Your answer is incorrect because we cannot have an S->N statement before the quantifier. Instead of "C->B-some-X," we need "X-some-B->C." The Sufficient condition must be the condition shared by the S->N statement and the quantifier. In other words, the arrow should always point away from the quantifier.
We start with the following: P1: X - most - B P2: ? C: X - most- C
We can then make deductions for the two statements we are given. We know that "most" statements are reversible into "some" statements. This gives us the following: P1: X - most - B B - some - X P2: ? C: X - most - C C - some - X
We also know that some statements are reversible, which gives us the following: P1: X - most - B B - some - X X - some - B P2: ? C: X - most- C C - some - X X - some - C
Now that we have made all of the deductions that we can from our original two statements, we need to consider how to connect P1 to C. How can we get from "X-some-B" to "X-some-C"? These two statements are exactly the same, except B changes to C. We can achieve this with the premise: B -> C. This gives us a chain of: X-some-B->C. The arrow points away from the quantifier, so it is valid.
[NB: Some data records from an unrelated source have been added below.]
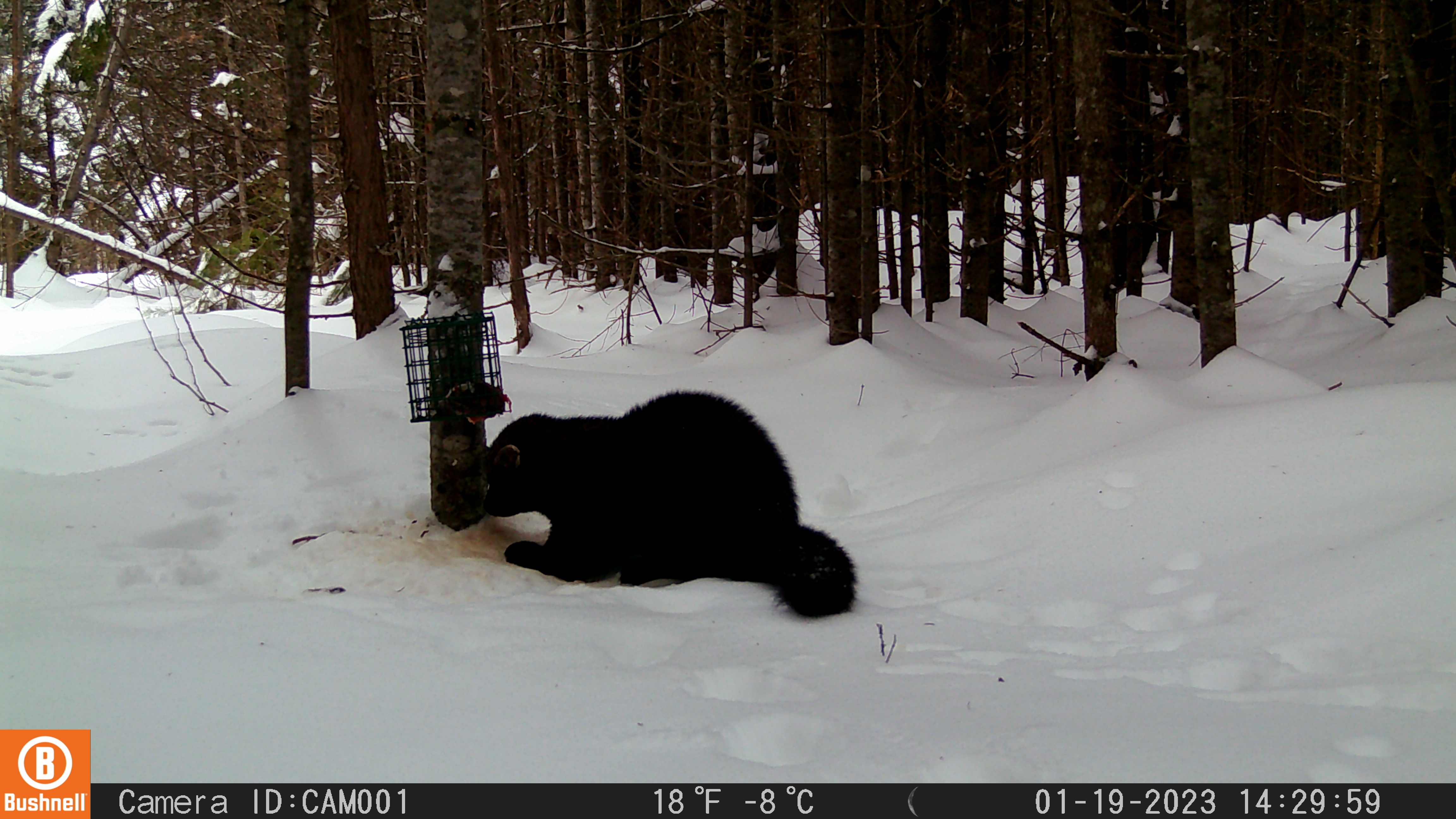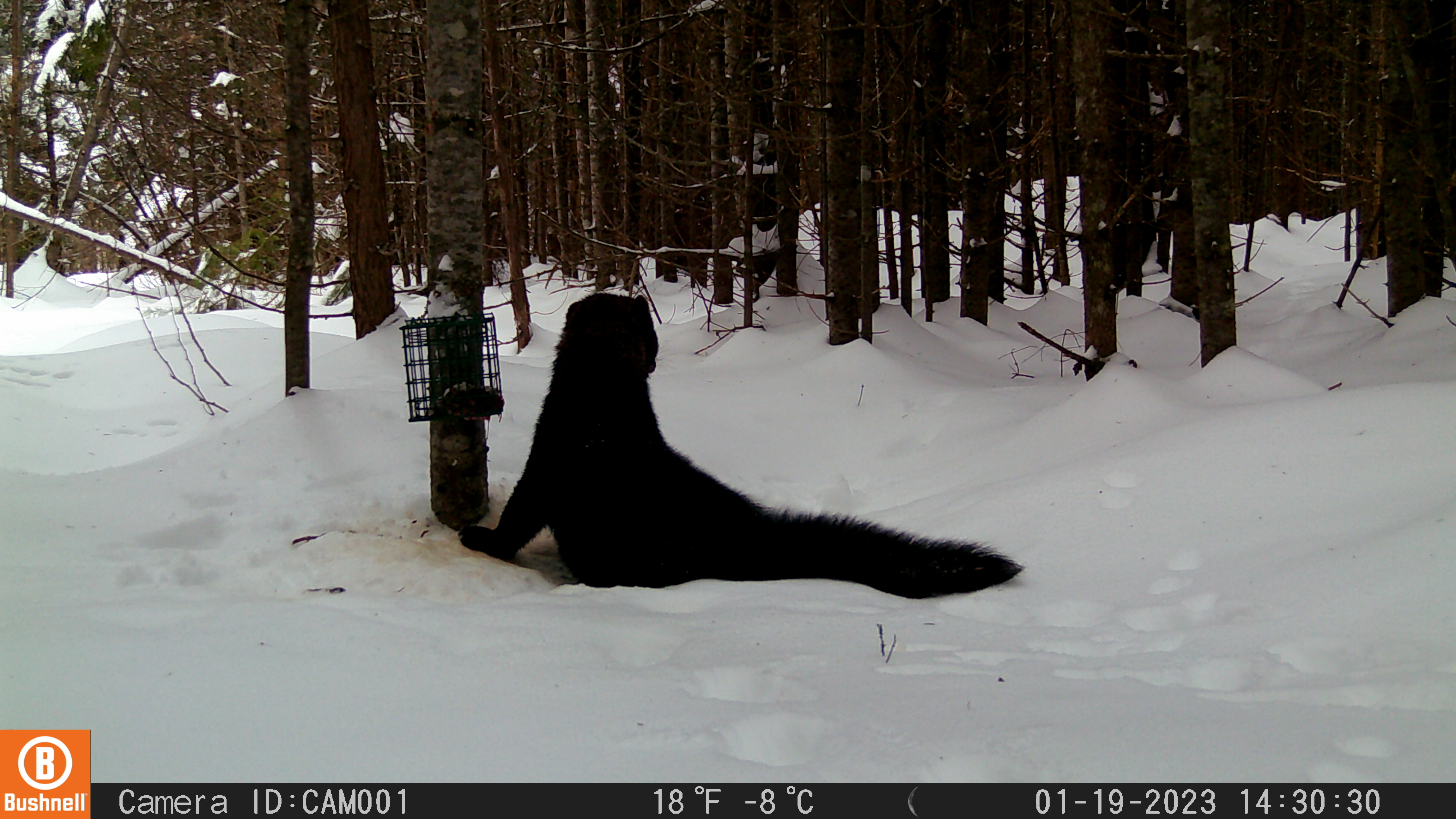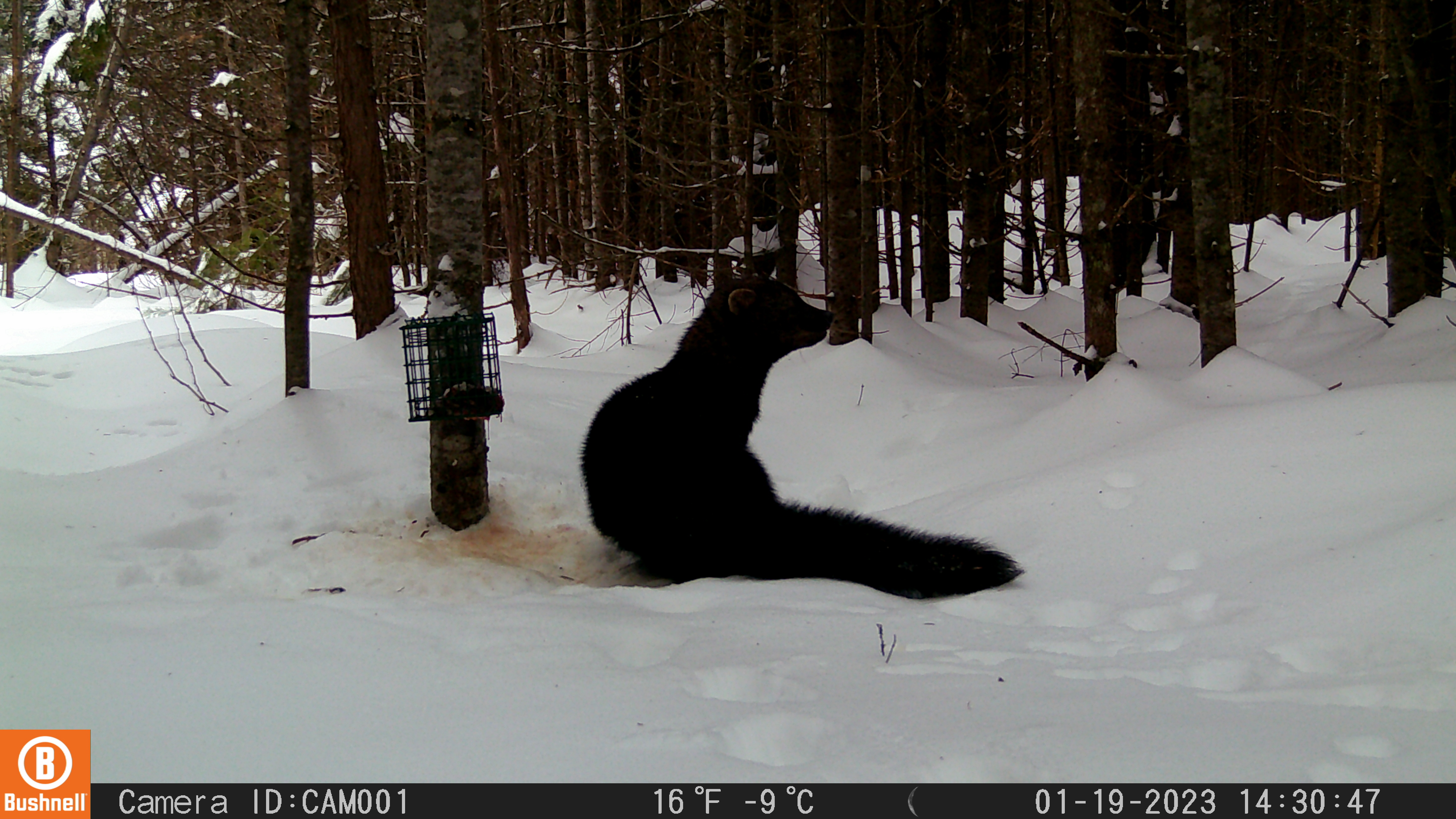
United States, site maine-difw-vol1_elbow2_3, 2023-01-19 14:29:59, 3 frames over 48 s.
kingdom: Animalia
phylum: Chordata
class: Mammalia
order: Carnivora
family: Mustelidae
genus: Pekania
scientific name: Pekania pennanti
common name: fisher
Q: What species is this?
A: Fisher (Pekania pennanti).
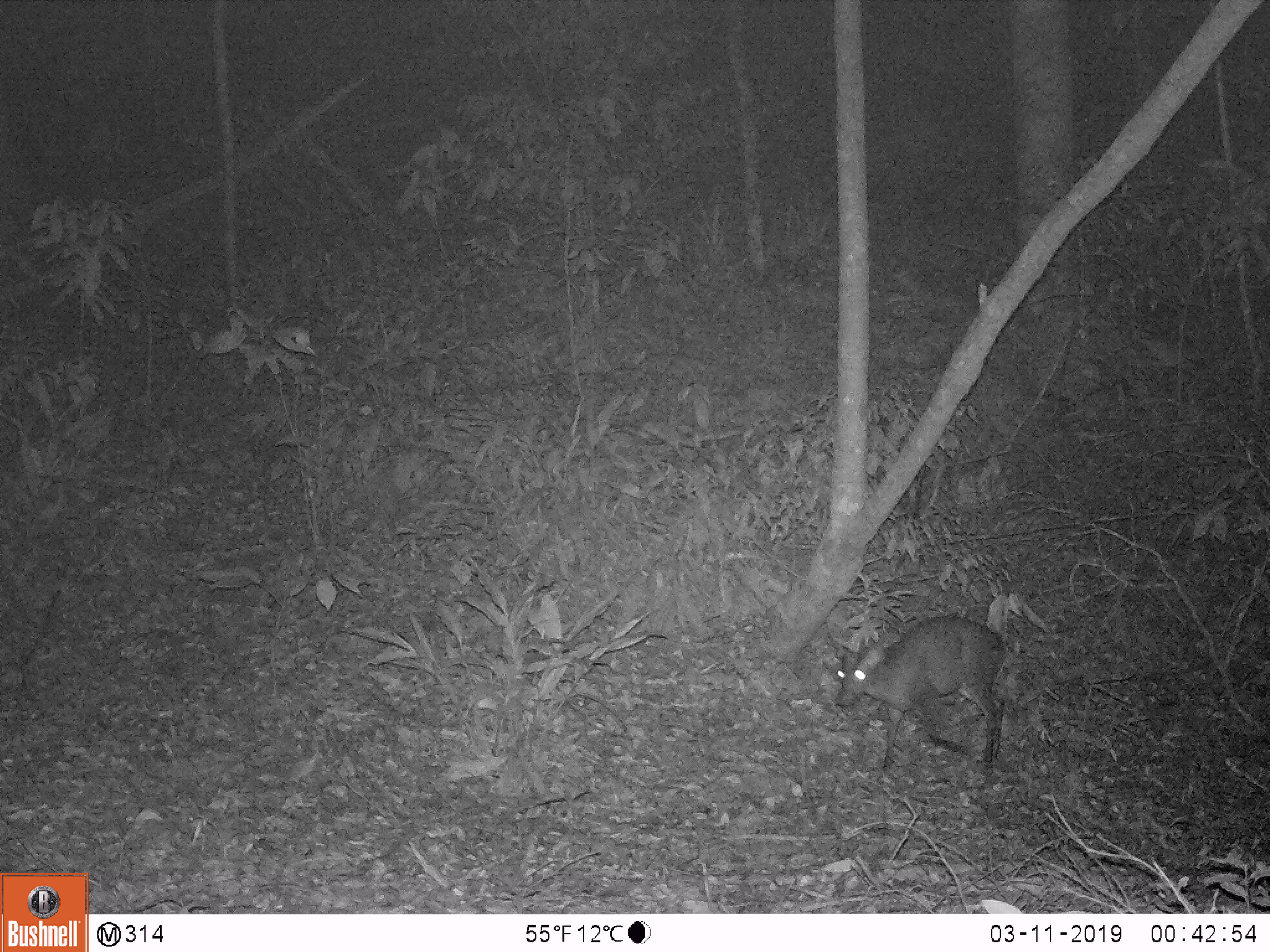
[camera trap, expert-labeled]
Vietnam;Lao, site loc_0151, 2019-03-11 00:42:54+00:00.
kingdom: Animalia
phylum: Chordata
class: Mammalia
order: Artiodactyla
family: Cervidae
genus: Muntiacus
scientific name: Muntiacus rooseveltorum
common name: roosevelt's muntjac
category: roosevelts muntjac group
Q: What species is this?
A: Roosevelts muntjac group (roosevelt's muntjac) (Muntiacus rooseveltorum).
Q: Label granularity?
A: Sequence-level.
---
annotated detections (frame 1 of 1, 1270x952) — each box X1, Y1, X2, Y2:
roosevelts muntjac group: 834, 615, 1007, 769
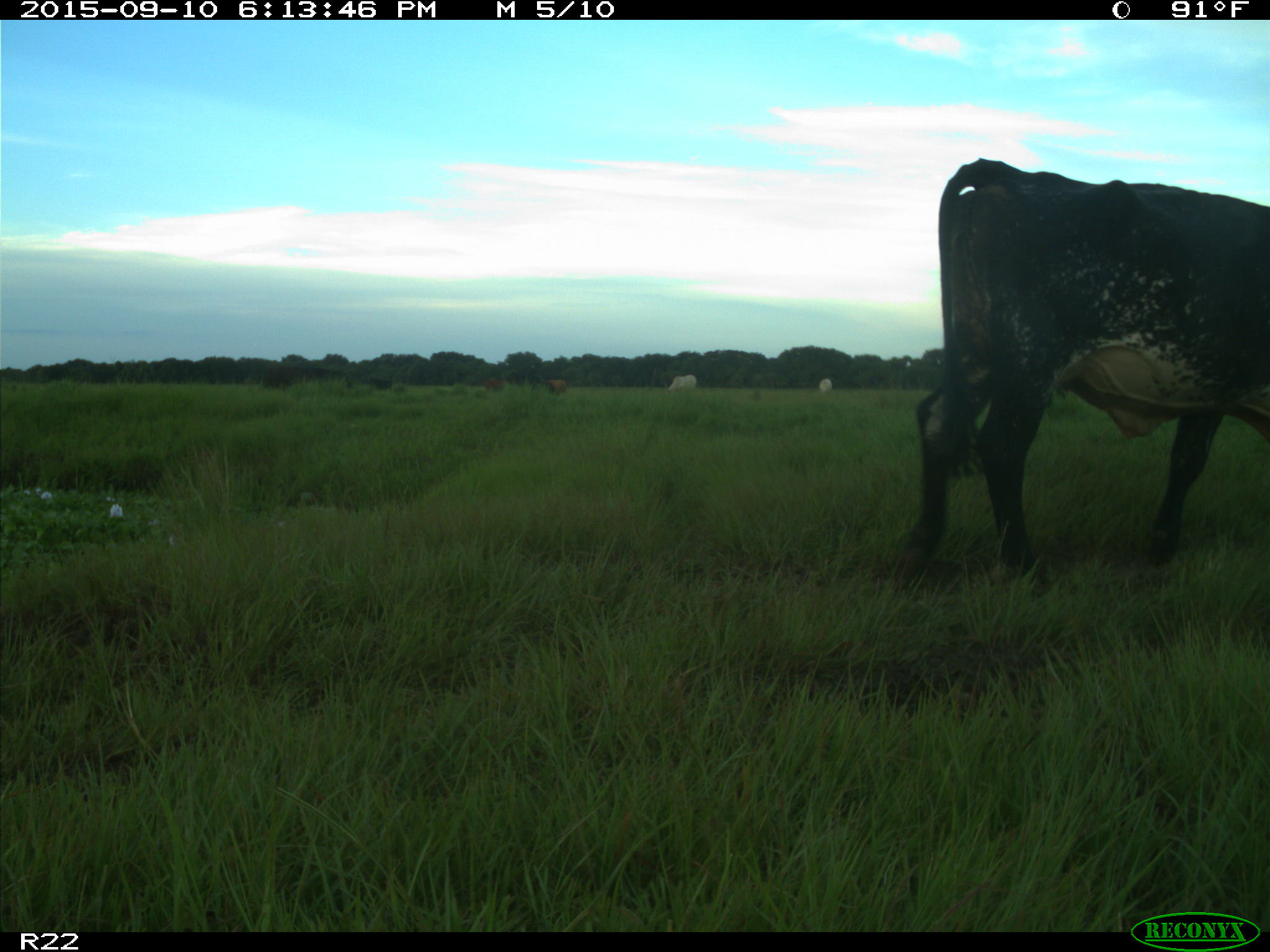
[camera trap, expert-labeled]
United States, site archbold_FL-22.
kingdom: Animalia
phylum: Chordata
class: Mammalia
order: Artiodactyla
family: Bovidae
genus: Bos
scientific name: Bos taurus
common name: domestic cow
Our contrapositive is: not C -> not B. This gives us a final answer as follows: P1: X - most - B B - some - X X - some - B P2: B -> C not C -> not B C: X - most- C C - some - X X - some - C
Does that make sense? Please let us know if you have any other questions!
gharibiannickMarch 10, 2020
thank you. i believe i got it. i may be revisiting the quantifiers questions and lessons in the future lol
AndreaKMarch 17, 2020
@Gharibiannick, Glad you got it! Feel free to let us know if you have anymore questions about this.